Late one Friday morning in January, I spent a few hours gallery hopping with Everette Taylor, starting at Jack Shainman Gallery to see the Faith Ringgold exhibition and talk through his relationship to collecting.

Everette, the CEO of Kickstarter, carries a title with real gravity. Leading a platform built on backing ideas before they’re proven comes with its own weight. 

What struck me most, though, wasn’t the authority of the role but how intact he felt within it. There was an immediate sense of kinship, cultural and generational, rooted in a shared understanding of where we come from and how that informs what we value.

Everette is kind and thoughtful, but he’s also unapologetically proud of what he’s built. His accomplishments aren’t softened or downplayed. 

They’re carried as earned markers of success. The grounding I noticed wasn’t humility in the traditional sense but alignment, a commitment to stay close to the people, references, and environments that shaped him.

That alignment shows up clearly in how he collects. Everette gravitates toward what resonates rather than what signals. His taste feels tuned, not trendy, refined over time but still tethered to its origins. It evolves and sharpens, but the breadcrumbs remain. 

There’s continuity in the choices, the way a contemporary song might carry a sample from a track you haven’t heard in decades.

Standing among Ringgold’s quilts and tapestries, the idea of discernment came into focus. Her work carries history through material, ancestors rendered in fabric, narratives sewn rather than spoken. Quilting, once dismissed as craft, functioned as coded language, with patterns guiding those fleeing bondage toward freedom when time was of the essence. 

Ringgold’s mastery across painting, sculpture, and textile made me think about how long it takes to develop a language so precise it can be understood instantly. How much repetition and lived experience are required before taste becomes instinct

In Everette’s view, experience cultivates taste. Speed is usually treated as the enemy of discernment, but here it felt more like its proving ground.

Knowing something immediately is only possible after years of looking, learning, and refining, especially when the subject is as personal as what genuinely moves you.
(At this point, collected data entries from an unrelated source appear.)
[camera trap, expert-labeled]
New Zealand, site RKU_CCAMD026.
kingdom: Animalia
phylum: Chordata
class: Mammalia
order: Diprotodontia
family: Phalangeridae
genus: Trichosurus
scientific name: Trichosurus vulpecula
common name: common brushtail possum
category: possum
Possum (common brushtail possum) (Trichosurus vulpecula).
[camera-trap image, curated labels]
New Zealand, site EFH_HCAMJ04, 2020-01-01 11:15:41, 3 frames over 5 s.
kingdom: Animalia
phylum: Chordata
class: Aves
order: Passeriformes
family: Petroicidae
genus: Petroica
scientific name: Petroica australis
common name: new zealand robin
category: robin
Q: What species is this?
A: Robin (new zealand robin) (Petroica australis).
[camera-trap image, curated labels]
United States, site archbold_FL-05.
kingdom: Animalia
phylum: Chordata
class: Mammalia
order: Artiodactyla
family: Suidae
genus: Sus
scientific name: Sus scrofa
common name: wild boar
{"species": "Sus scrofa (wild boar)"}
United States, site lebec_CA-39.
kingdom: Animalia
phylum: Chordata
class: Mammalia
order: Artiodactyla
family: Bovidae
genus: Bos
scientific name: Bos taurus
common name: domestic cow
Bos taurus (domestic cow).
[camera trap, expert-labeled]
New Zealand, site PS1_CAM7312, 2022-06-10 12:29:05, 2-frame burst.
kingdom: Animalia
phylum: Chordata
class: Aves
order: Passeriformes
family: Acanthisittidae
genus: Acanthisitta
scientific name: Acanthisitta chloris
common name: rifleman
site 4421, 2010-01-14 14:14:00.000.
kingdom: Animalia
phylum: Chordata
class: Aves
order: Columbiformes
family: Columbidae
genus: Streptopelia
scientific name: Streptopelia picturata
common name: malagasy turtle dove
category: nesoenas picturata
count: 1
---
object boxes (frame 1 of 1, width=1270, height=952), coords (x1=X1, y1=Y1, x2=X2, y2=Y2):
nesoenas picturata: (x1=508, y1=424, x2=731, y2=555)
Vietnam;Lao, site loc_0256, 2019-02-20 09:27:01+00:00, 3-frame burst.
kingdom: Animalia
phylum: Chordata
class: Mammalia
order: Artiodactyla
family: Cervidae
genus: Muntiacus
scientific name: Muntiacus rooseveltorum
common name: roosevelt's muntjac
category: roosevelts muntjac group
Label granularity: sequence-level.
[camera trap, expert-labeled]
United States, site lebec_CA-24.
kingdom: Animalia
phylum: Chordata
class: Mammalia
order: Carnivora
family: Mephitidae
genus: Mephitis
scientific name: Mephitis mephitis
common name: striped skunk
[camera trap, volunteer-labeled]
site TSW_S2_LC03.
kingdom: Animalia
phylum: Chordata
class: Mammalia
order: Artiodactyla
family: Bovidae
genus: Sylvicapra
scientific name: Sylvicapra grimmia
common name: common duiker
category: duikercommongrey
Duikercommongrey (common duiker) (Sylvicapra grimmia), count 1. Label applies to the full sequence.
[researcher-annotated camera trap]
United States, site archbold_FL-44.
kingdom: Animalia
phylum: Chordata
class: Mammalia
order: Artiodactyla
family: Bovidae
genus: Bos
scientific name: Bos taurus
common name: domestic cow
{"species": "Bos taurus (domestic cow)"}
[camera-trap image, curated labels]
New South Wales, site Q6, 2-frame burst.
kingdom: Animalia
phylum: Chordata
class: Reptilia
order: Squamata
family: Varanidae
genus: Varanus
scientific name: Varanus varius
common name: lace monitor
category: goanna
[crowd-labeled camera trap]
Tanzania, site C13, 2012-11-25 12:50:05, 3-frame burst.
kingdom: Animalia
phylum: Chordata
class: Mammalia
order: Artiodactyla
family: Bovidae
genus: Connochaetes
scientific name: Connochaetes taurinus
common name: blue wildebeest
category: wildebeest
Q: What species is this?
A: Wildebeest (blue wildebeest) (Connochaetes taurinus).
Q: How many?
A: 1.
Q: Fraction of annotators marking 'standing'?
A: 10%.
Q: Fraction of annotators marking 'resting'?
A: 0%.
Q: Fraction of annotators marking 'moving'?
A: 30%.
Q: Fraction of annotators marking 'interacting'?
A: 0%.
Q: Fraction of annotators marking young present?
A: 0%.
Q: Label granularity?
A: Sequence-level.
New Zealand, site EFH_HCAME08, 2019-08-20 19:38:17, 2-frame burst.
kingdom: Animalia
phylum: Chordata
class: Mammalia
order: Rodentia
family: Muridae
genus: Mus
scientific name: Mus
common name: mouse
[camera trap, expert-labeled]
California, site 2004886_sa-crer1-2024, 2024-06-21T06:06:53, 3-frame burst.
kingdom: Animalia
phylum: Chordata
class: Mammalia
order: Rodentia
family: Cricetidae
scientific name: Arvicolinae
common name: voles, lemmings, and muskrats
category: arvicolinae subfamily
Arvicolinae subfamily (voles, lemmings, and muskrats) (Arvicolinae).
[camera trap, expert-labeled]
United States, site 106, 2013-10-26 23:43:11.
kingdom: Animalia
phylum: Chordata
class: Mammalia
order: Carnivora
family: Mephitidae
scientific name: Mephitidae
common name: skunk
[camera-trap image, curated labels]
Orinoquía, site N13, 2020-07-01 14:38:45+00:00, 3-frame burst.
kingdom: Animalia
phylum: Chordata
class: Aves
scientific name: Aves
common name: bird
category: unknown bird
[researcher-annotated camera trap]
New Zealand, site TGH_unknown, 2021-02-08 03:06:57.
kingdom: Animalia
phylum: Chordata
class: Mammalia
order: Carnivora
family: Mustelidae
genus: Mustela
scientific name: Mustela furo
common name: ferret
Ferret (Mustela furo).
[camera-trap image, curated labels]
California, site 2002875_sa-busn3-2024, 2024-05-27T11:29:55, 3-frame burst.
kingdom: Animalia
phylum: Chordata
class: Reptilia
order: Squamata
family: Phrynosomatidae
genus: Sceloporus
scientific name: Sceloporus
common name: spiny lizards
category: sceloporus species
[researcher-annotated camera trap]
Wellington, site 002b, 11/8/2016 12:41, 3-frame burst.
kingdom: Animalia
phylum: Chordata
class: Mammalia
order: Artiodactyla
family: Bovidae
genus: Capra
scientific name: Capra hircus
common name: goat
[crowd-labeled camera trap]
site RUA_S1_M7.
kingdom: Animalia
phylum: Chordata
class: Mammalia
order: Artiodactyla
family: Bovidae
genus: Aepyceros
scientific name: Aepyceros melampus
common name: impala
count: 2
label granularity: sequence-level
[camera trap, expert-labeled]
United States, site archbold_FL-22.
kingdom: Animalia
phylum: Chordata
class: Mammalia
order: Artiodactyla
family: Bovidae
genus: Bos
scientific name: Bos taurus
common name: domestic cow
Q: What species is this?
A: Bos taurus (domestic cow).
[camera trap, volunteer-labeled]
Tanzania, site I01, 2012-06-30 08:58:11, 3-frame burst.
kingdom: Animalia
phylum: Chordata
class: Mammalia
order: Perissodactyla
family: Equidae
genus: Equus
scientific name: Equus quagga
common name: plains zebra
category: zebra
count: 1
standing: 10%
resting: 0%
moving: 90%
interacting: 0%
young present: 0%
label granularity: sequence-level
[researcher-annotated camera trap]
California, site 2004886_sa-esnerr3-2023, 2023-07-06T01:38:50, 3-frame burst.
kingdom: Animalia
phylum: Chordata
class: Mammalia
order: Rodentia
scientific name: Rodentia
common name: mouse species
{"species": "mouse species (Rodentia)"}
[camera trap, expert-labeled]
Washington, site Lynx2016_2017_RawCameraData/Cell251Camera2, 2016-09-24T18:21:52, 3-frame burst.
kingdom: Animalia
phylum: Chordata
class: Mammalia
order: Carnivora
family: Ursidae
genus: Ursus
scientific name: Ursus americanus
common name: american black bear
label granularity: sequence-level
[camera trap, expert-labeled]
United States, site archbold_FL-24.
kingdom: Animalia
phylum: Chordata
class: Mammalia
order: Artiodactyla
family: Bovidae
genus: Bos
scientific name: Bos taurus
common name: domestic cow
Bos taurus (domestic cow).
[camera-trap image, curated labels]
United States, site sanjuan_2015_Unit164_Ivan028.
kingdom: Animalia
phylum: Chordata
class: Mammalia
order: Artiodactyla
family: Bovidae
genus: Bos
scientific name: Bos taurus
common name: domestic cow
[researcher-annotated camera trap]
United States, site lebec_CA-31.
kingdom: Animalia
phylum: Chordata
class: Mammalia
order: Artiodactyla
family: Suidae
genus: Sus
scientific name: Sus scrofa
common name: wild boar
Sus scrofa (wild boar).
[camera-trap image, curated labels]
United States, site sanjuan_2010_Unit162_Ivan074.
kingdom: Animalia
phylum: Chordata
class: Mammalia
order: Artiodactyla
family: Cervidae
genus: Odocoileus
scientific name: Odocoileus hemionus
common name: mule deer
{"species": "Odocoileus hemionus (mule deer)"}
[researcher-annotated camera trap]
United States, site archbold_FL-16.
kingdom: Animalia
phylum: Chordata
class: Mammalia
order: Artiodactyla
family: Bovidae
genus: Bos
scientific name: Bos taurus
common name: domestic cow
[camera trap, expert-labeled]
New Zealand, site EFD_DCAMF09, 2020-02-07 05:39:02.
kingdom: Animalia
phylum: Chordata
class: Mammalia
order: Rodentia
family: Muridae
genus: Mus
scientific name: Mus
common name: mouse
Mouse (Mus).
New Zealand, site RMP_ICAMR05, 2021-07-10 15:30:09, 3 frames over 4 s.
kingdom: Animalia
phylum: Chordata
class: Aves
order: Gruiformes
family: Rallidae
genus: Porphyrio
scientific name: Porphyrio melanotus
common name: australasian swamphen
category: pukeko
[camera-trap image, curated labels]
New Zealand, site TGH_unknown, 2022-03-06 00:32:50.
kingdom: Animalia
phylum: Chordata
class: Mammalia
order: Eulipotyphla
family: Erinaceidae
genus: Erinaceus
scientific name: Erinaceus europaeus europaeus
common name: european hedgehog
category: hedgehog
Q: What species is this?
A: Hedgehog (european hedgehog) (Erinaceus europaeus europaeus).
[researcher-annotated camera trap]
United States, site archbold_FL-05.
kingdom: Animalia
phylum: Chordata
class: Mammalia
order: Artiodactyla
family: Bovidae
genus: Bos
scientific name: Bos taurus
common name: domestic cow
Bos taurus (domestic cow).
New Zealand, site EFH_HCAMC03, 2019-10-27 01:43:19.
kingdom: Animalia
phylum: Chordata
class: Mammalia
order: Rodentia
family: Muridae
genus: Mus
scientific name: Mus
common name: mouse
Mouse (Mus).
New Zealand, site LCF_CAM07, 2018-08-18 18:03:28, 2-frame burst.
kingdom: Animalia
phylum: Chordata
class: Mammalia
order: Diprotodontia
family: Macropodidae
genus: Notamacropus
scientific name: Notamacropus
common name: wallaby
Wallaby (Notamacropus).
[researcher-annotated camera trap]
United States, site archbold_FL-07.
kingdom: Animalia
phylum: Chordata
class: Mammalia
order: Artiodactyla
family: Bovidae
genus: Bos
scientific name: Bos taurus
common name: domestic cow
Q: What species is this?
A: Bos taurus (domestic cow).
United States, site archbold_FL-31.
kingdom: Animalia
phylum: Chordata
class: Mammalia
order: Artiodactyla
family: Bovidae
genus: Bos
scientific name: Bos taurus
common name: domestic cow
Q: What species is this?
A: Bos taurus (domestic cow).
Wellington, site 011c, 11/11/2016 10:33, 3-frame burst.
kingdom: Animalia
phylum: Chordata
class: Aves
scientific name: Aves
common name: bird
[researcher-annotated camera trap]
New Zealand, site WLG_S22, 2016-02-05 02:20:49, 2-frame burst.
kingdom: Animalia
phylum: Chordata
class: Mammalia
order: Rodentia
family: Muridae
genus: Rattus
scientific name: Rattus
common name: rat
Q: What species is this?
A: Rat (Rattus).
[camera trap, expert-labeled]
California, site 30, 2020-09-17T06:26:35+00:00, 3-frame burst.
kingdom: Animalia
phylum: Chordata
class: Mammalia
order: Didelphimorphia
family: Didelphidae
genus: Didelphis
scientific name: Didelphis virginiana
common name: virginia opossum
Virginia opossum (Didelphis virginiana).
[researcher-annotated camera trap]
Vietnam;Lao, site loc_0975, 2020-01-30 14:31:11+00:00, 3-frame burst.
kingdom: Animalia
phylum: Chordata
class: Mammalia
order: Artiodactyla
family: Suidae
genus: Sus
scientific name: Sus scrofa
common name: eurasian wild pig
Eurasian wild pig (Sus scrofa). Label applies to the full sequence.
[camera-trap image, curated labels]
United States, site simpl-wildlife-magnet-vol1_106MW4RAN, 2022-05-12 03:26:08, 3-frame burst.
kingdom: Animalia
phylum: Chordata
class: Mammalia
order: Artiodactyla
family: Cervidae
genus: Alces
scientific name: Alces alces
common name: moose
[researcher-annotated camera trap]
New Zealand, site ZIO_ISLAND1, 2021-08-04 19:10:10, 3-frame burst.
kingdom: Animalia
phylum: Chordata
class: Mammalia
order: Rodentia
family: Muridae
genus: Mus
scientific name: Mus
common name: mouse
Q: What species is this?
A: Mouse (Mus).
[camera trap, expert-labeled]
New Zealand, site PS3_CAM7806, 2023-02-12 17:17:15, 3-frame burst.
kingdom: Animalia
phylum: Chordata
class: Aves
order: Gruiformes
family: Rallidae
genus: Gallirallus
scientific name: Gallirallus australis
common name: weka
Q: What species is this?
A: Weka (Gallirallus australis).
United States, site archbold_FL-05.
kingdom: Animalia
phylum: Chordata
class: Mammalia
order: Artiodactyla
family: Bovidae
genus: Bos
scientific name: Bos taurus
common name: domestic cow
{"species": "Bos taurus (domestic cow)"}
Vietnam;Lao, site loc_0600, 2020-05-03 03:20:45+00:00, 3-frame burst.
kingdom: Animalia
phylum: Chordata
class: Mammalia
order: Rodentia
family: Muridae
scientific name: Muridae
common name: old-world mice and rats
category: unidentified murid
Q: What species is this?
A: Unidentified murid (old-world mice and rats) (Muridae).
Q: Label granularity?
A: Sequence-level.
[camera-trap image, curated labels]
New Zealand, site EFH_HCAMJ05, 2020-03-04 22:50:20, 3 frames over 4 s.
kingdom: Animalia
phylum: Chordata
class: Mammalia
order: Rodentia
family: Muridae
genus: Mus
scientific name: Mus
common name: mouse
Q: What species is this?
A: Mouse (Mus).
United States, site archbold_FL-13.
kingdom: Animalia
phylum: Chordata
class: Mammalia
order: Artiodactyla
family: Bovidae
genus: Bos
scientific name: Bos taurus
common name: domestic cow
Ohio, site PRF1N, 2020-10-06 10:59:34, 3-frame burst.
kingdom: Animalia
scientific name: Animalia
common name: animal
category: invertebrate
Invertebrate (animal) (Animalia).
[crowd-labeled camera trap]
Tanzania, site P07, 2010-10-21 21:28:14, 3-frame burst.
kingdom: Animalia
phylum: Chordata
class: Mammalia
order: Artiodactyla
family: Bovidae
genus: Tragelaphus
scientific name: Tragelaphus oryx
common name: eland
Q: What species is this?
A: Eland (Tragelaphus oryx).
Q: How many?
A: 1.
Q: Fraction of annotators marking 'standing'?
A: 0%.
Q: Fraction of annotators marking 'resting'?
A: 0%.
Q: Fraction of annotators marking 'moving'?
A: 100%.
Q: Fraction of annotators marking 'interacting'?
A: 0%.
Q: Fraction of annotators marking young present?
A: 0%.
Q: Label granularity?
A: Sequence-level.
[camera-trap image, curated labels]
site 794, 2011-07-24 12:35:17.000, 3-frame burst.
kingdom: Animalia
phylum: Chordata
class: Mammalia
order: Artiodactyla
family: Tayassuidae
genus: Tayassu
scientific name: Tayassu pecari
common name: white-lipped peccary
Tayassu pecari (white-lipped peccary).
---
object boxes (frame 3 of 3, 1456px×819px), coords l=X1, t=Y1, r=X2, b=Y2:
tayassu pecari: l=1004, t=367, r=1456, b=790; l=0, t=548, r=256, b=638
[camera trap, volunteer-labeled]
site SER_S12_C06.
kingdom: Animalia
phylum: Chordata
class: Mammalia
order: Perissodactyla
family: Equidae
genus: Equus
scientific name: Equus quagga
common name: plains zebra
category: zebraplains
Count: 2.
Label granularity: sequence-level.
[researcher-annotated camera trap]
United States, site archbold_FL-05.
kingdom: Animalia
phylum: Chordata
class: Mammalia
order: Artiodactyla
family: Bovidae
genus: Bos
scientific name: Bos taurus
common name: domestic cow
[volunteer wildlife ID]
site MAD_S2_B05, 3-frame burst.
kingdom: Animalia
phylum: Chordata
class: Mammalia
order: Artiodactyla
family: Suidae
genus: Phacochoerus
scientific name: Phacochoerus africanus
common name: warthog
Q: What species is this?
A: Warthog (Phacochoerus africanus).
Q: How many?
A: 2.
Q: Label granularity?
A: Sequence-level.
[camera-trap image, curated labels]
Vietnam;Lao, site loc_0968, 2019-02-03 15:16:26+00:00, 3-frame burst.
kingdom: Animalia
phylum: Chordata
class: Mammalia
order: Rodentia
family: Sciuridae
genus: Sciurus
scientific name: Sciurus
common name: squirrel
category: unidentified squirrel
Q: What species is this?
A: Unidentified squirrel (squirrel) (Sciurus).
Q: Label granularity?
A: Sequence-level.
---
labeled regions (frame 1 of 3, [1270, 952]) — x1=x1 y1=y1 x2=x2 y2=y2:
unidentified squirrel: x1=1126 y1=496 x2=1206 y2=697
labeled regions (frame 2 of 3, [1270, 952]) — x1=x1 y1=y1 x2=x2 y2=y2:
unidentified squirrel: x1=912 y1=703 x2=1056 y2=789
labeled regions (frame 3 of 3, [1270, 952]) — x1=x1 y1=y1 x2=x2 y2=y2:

We later headed to Craig Starr Gallery to see works by Stanley Whitney and Henri Matisse. Riding together in the back of an Uber, we talked mostly about film. Then Everette paused and asked a question.

“What is your relationship to wealth? Whatever comes to mind.”

It was disarming, not because it demanded an immediate answer, but because it revealed how rarely wealth is discussed outside of accumulation or outcome. In the context of the day, the question felt connected to everything we had seen and talked about. 

Collecting, like backing ideas, is an exercise in judgment. It reflects what you’re willing to stand behind without guarantees, what you return to over time, and what you’re prepared to live with once the noise fades.

What I took away from my time with Everette is that taste isn’t performative. It’s cumulative, shaped by repetition, restraint, and memory. It’s less about how quickly you move and more about whether you’re moving in alignment. 

And wealth, viewed through that lens, becomes less about what you acquire and more about what you choose to sustain. The people, the ideas, the culture you keep close. Those are the real holdings. Everything else is just inventory.